Exercise brief
Rewrite the listing from the line with "Which object is" through the end of the listing, changing "bottommost" to "lowest" and leaving everything else unchanged.

________________

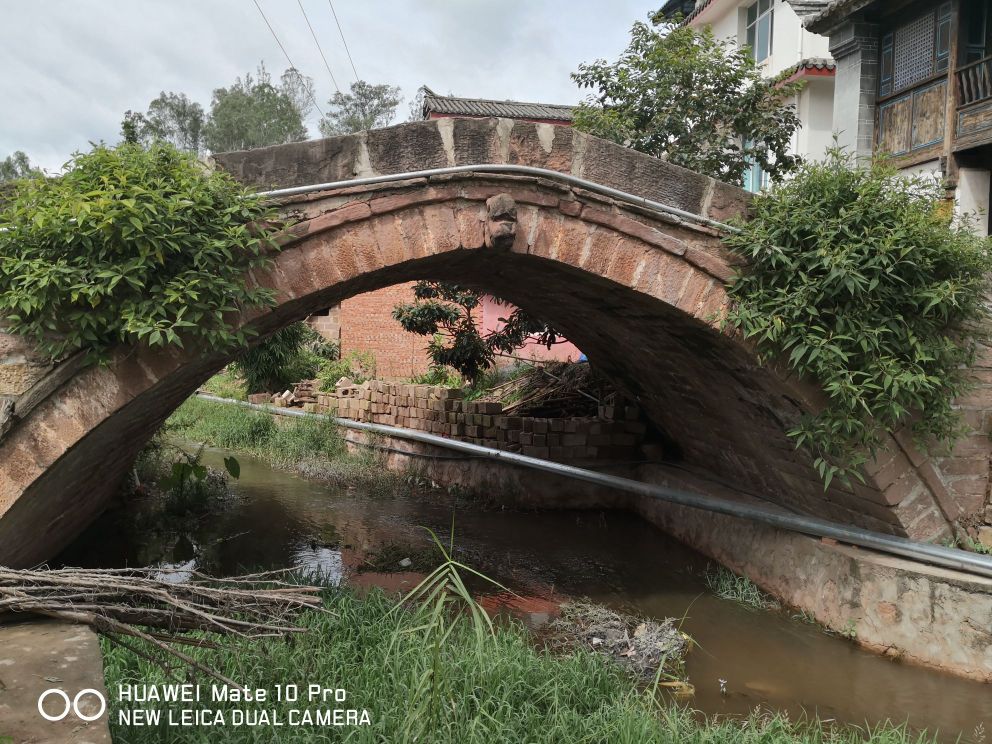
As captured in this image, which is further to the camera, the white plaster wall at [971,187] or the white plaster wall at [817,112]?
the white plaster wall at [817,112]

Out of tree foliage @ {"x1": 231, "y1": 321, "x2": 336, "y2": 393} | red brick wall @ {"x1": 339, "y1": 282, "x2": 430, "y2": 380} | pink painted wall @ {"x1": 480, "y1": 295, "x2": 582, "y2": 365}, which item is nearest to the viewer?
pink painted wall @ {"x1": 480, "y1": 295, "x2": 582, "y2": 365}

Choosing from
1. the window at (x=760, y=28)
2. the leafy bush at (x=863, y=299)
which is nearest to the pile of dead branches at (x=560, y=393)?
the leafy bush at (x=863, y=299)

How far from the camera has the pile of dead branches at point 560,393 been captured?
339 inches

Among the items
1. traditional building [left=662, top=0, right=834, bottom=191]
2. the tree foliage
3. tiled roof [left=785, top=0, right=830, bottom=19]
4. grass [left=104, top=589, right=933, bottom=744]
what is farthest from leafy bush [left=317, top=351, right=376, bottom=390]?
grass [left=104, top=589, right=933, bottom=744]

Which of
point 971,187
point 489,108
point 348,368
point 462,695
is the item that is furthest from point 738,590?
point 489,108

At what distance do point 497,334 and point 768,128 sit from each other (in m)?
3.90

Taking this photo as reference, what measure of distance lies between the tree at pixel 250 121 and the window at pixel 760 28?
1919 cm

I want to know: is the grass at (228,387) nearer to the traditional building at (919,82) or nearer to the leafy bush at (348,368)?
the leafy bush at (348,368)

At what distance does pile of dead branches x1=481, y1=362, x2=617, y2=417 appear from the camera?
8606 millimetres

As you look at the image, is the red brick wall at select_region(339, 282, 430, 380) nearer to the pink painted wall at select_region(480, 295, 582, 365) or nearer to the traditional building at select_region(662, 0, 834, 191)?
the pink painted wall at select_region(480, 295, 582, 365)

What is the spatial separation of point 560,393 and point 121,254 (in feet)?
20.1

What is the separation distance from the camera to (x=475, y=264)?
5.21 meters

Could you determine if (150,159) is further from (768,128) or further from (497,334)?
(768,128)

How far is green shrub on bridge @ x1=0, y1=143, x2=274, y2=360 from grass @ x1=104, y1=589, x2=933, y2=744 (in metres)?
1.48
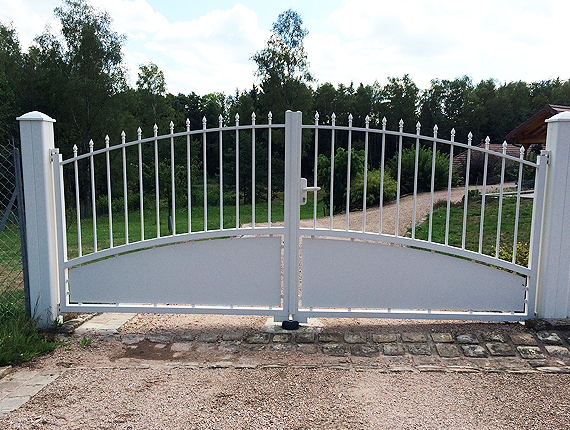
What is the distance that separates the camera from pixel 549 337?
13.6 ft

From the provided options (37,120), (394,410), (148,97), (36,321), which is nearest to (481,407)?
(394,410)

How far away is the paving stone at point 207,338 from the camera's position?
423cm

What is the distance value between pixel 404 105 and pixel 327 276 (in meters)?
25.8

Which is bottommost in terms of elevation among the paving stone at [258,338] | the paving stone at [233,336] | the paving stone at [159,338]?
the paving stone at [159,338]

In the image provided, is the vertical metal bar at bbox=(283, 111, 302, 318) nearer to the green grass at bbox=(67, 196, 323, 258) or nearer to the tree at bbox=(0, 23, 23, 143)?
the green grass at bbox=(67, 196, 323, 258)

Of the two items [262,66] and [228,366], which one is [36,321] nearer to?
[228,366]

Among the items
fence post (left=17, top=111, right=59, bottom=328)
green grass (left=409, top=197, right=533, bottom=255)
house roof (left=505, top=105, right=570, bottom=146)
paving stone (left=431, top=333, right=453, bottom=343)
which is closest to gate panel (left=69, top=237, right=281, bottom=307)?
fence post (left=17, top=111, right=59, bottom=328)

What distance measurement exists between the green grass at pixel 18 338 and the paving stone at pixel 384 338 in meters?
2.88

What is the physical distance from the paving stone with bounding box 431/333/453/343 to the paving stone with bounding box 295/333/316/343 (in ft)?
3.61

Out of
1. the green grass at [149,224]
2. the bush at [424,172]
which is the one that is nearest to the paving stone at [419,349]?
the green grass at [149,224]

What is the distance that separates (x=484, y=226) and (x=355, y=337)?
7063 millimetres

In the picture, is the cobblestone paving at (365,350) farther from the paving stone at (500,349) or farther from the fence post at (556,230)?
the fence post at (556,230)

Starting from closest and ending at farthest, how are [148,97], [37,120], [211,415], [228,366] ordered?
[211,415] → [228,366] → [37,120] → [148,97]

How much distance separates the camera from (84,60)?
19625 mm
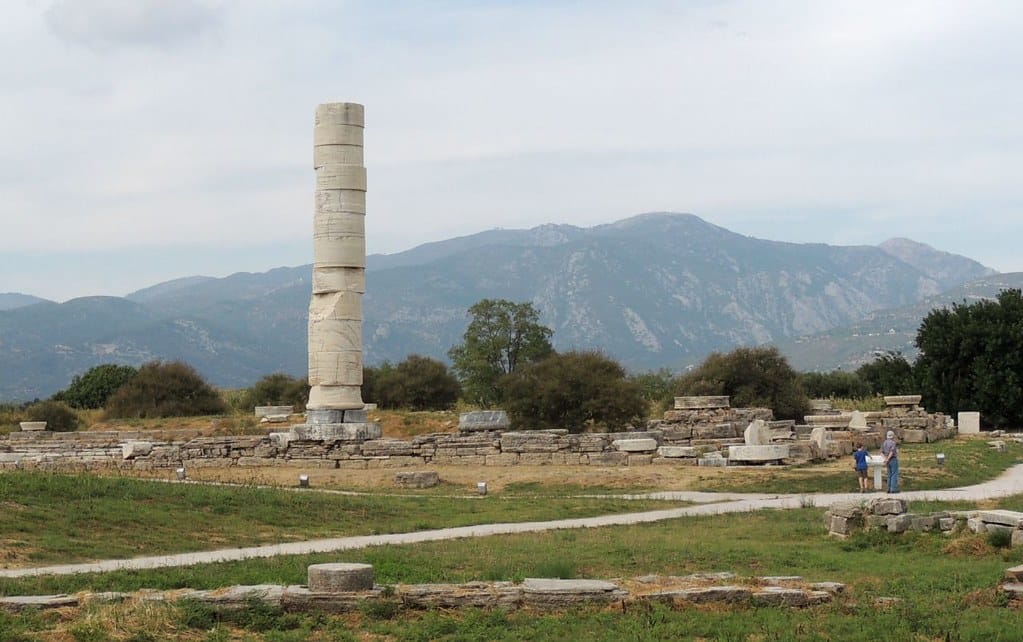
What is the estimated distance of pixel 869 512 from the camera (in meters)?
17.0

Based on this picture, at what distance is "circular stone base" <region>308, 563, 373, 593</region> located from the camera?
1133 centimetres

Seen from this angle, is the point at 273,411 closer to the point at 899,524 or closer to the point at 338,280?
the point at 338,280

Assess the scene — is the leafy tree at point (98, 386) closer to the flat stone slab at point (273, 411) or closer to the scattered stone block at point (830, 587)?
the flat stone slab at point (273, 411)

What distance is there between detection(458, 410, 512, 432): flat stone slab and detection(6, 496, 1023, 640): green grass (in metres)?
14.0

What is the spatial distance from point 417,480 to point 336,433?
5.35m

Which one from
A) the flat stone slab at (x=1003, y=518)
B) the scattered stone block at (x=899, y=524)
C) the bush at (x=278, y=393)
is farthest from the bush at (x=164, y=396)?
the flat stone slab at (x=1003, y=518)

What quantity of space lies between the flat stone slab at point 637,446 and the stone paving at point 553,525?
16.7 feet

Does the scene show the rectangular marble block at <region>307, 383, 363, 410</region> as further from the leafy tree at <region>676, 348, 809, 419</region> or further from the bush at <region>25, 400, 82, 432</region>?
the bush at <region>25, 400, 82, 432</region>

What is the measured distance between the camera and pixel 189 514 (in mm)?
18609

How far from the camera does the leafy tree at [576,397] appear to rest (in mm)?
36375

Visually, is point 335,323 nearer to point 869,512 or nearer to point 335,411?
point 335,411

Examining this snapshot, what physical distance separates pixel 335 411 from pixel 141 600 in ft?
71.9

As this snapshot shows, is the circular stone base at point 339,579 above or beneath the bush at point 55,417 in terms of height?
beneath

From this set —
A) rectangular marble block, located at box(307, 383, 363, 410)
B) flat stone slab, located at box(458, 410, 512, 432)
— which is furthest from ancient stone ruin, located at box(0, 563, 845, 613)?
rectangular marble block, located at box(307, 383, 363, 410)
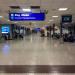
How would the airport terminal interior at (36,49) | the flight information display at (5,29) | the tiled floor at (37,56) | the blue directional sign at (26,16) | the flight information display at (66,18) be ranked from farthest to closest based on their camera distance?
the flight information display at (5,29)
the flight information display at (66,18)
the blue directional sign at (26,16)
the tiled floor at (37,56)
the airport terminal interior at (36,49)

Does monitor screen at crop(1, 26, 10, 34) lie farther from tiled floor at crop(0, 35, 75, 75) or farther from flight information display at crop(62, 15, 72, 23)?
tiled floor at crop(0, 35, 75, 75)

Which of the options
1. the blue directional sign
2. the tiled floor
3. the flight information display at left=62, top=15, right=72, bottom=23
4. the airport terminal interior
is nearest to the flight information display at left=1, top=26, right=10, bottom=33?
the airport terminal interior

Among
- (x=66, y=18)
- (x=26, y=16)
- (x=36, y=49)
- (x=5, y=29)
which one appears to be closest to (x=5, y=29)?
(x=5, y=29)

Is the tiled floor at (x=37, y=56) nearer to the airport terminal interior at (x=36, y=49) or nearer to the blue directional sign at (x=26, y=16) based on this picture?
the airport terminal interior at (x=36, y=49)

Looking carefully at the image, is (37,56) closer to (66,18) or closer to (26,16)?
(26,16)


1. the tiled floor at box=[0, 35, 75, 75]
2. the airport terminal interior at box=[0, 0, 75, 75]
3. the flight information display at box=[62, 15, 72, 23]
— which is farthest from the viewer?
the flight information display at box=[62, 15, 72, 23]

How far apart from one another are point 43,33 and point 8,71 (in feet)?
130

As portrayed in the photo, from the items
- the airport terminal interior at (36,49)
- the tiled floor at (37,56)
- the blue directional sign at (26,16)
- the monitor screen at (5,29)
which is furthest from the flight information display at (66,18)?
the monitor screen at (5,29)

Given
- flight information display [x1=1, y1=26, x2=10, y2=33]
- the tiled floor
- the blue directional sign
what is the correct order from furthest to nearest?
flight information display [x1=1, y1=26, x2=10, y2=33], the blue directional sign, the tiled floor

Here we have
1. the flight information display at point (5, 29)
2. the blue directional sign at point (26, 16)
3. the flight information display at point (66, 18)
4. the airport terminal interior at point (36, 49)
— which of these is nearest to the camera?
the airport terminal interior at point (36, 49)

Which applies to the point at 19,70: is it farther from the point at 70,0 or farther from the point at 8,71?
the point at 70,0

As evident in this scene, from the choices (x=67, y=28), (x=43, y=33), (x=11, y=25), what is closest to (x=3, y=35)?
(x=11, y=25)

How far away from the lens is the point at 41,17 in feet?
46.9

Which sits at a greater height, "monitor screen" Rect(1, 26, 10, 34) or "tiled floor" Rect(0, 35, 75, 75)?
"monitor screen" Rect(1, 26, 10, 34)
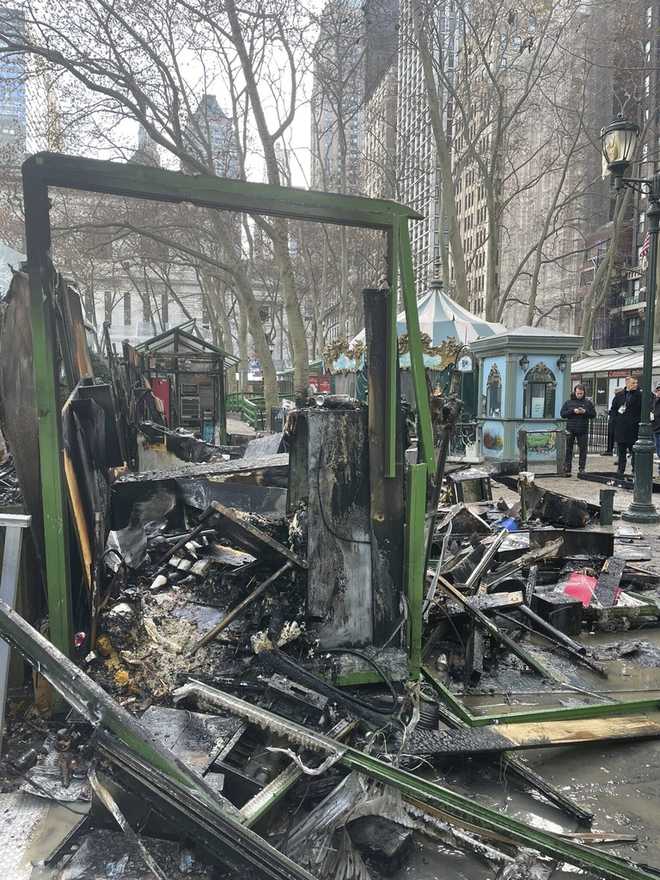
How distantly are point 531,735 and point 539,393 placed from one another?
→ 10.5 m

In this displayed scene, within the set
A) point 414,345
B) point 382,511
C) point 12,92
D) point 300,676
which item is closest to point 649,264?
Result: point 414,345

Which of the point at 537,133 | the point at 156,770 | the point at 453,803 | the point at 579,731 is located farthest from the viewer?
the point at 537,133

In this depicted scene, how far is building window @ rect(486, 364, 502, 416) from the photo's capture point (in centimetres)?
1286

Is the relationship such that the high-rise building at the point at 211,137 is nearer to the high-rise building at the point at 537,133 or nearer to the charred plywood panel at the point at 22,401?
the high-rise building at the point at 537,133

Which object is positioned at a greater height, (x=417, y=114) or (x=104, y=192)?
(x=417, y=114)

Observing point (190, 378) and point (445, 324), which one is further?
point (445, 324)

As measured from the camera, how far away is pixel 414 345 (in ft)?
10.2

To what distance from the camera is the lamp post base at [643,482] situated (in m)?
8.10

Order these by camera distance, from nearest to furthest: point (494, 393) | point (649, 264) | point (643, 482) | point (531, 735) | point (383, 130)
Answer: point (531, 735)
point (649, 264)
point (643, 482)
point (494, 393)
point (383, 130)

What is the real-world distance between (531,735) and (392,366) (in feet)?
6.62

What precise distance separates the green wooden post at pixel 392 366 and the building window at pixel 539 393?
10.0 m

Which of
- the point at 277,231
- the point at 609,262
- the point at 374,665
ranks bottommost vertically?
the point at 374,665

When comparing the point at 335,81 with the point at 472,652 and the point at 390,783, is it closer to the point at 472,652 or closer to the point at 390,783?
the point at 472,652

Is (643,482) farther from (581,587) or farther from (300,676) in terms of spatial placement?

________________

Solution below
Which object is positioned at a greater height, (x=417, y=114) or (x=104, y=192)?
(x=417, y=114)

Observing point (190, 378) and point (445, 324), which one is further?
point (445, 324)

As measured from the camera, how far away is pixel 414 345 (in ft)?
10.2

To what distance from the camera is the lamp post base at [643,482] situated (in m)?
8.10

Order these by camera distance, from nearest to furthest: point (494, 393) | point (649, 264) | point (643, 482) | point (531, 735) | point (383, 130)
Answer: point (531, 735)
point (649, 264)
point (643, 482)
point (494, 393)
point (383, 130)

What is the real-world distance between (531,735) and (392,366) (in feet)?
6.62

What precise distance separates the green wooden post at pixel 392 366 and the building window at pixel 539 393?
10.0 m

Which of
- the point at 277,231
- the point at 609,262
- the point at 374,665
ranks lowest vertically?
the point at 374,665

When comparing the point at 335,81 with the point at 472,652 and the point at 390,783, is it closer to the point at 472,652 or closer to the point at 390,783?
the point at 472,652

Is (643,482) farther from (581,587) or farther from (300,676) in terms of spatial placement?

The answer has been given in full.